Durante la segunda audiencia pública, varias personas que participaron activamente en los movimientos en contra de este tipo de leyes en 2013, y que demostraron contar con el respaldo de Rusia, pronunciaron discursos en el parlamento armenio. “Esta ley prevé manipulaciones y chantajes”, declaró Arman Boshyan, coordinador del Comité de Padres Pan-Armenios, y presidente del Club Geopolítico de Ereván, un grupo destinado a fortalecer la influencia política de Rusia en el país.

De hecho, la iniciativa fue condenada también por grupos “opositores”, así como por un público más amplio que, afectado por la desinformación, acusaba al proyecto de ser un “nuevo mecanismo para sacar a los niños de sus padres y llevarlos a refugios estatales”. Las manipulaciones de estos sectores y de los medios fueron tan intensas que se prestó poca o ninguna atención al hecho de que tal cláusula ya existía en el Código de Familia Armenio.

Por su parte, Arman Ghukasyan, director de Desarrollo Humanitario Internacional, una ONG cuyo perfil es imposible de encontrar en las redes o en Internet, declaró: “Las ONG de mujeres tienen interés en la alta tasa de casos de violencia doméstica para poder recibir así más subvenciones”. A pesar de que ninguna de las personas que se oponen a la legislación es un profesional que trabaja en el campo de la violencia doméstica o un área relacionada, las opiniones de estos grupos fueron tenidas en cuenta tanto por los representantes estatales como por los medios de comunicación.

Hasmik Khachatryan, una sobreviviente de la violencia doméstica que fue víctima durante nueve años de su esposo, quien recibió una amnistía y fue liberado,  compartió su historia en el parlamento.

La mujer destacó que la primera vez que el investigador vino a verla, él le recomendó que regresara con su esposo: “Las mujeres deberían obedecer a sus maridos cuando las golpean”. Al enfatizar la importancia de la ley, ella se refirió a que muchas viven en un estado constante de miedo y no saben cómo buscar ayuda.
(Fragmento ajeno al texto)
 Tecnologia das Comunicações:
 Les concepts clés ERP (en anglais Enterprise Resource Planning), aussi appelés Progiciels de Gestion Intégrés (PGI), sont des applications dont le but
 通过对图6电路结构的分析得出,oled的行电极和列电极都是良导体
A pesar del poderoso discurso de Hasmik, que fue acompañado por aplausos, el borrador no fue salvado de nuevas modificaciones por parte del gobierno.
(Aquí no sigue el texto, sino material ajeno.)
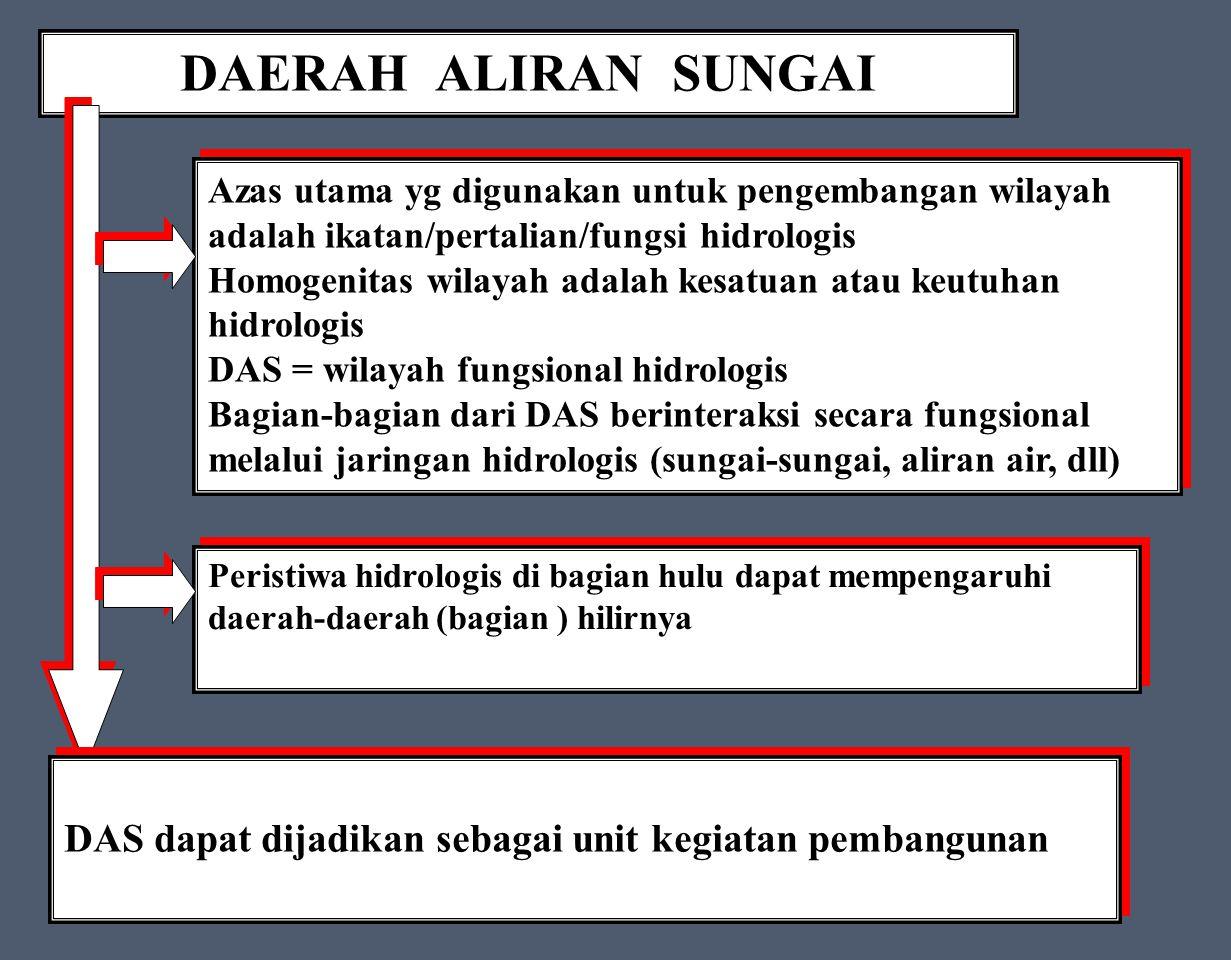 26 Sumber: Prof.Dr.Ir.Soemarno,M.S. September 2008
Reconciliación patrocinada por el estado

Con el programa de apoyo presupuestario de la UE y la amenaza de una campaña en contra de la medida por parte de Rusia, el gobierno armenio decidió hacer cambios drásticos en el borrador, incluido su título. Por lo tanto, el 16 de noviembre, se aprobó rápida y silenciosamente el proyecto de ley y fue a la Asamblea Nacional. El nuevo proyecto ahora se titula “Prevenir la violencia en la familia, proteger a las víctimas de la violencia en la familia y restablecer la armonía en la familia”.
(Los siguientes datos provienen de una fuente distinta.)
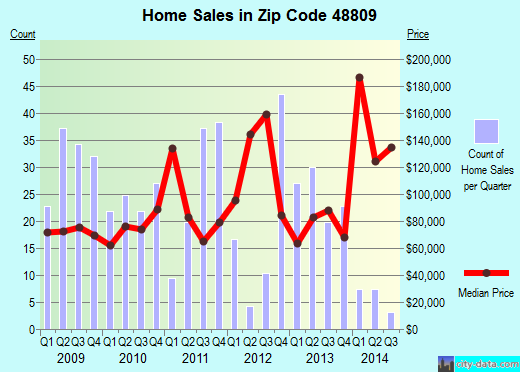 Zip code 48809 (BELDING, Michigan) real estate house value trends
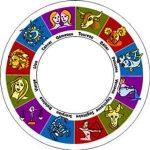فال روزانه سه شنبه 9 خرداد 1396 برای متولدین 12 ماه سال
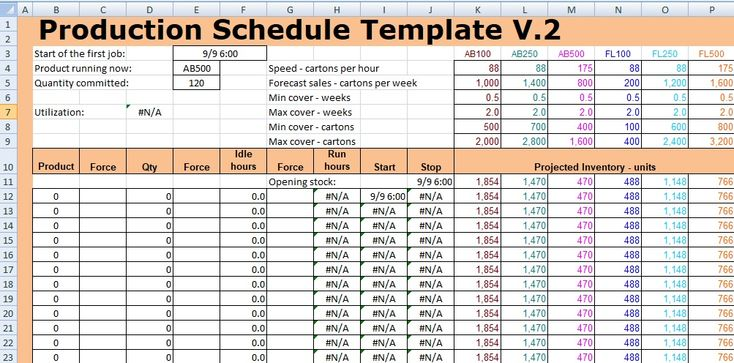 Are you using Daily Production Schedule Template Format to - production schedule template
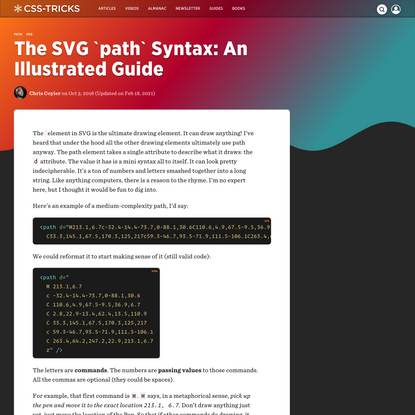 The SVG `path` Syntax: An Illustrated Guide | CSS-Tricks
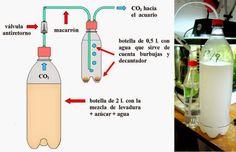 Cultivo Loco: Generador de CO2 casero hiper barato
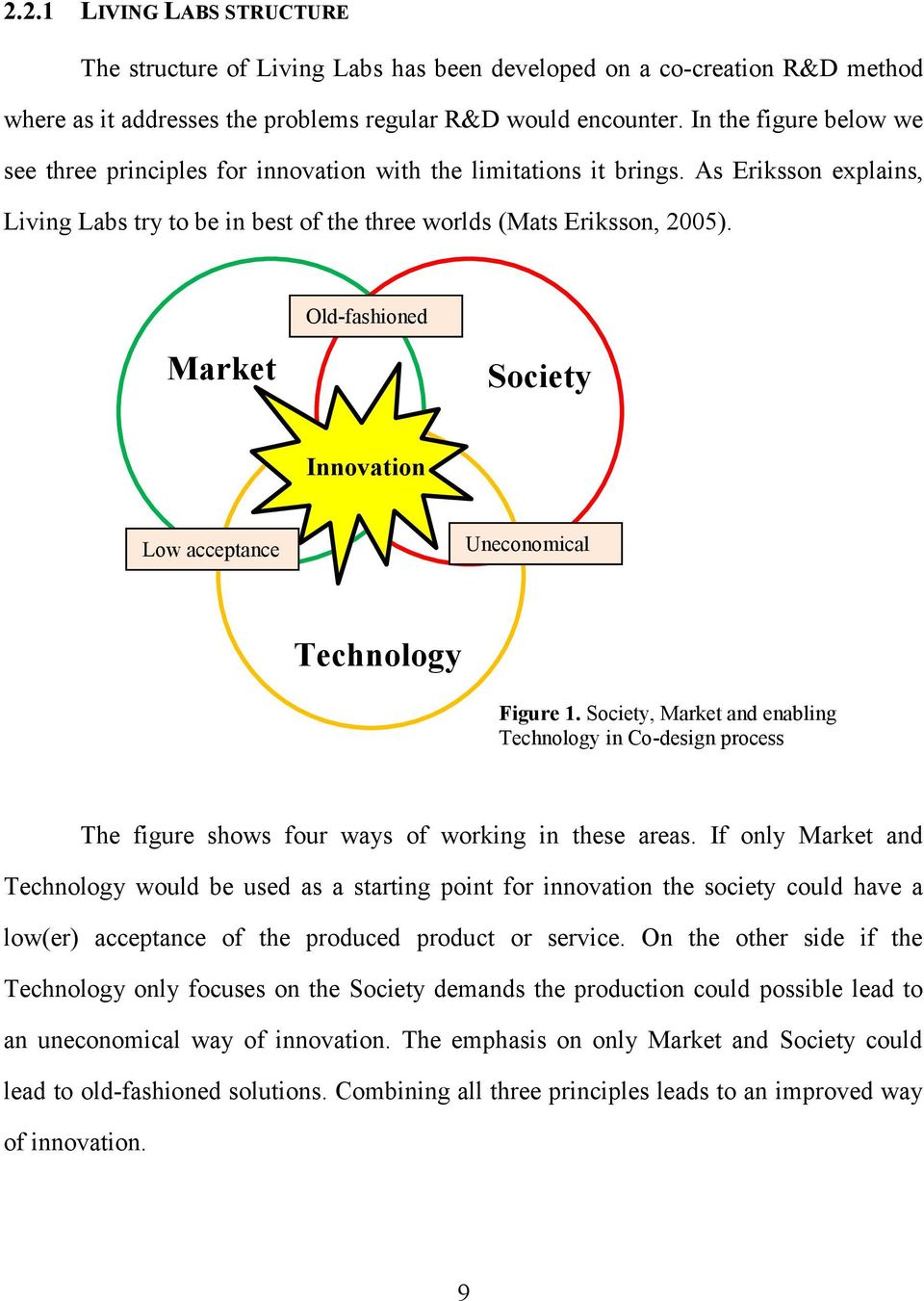 Old-fashioned Market Society Innovation Low acceptance Uneconomical Technology Figure 1.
Tal como lo sugiere el nuevo encabezado y las disposiciones modificadas, esta ley cambia el enfoque de proteger a las personas y prevenir el crimen a “reconciliar a la familia”. Según miembros de la Coalición Armenia para Detener la Violencia contra la Mujer, este concepto “no solo carece de una definición legal, sino que también contradice las normas legales locales e internacionales”.

Además, el término “violencia doméstica” se ha cambiado por “violencia en la familia”, lo que reduce los objetivos de la ley. Uno de los principios consagrados en el nuevo borrador es ahora el fortalecimiento de los “valores familiares tradicionales”, mientras que una de las acciones apuntadas por la ley es una revisión de los materiales educativos para incluir información sobre estos mismos valores.

El gobierno armenio continúa siendo influenciado por grupos políticos cuya agenda parece alinearse con su propia política. Ignora los consejos de expertos del campo de la violencia doméstica y las voces de las sobrevivientes, las personas que deberían estar en la primera línea de estas discusiones.

¿Lucharán las organizaciones de derechos de las mujeres luego de la adopción final de la ley en su formato actual? ¿O pedirán su abolición total? Por lo pronto, una cosa está clara: los órganos estatales patriarcales de Armenia fomentan leyes y políticas que reflejan sus valores. Incluso a nivel de la Unión Europea.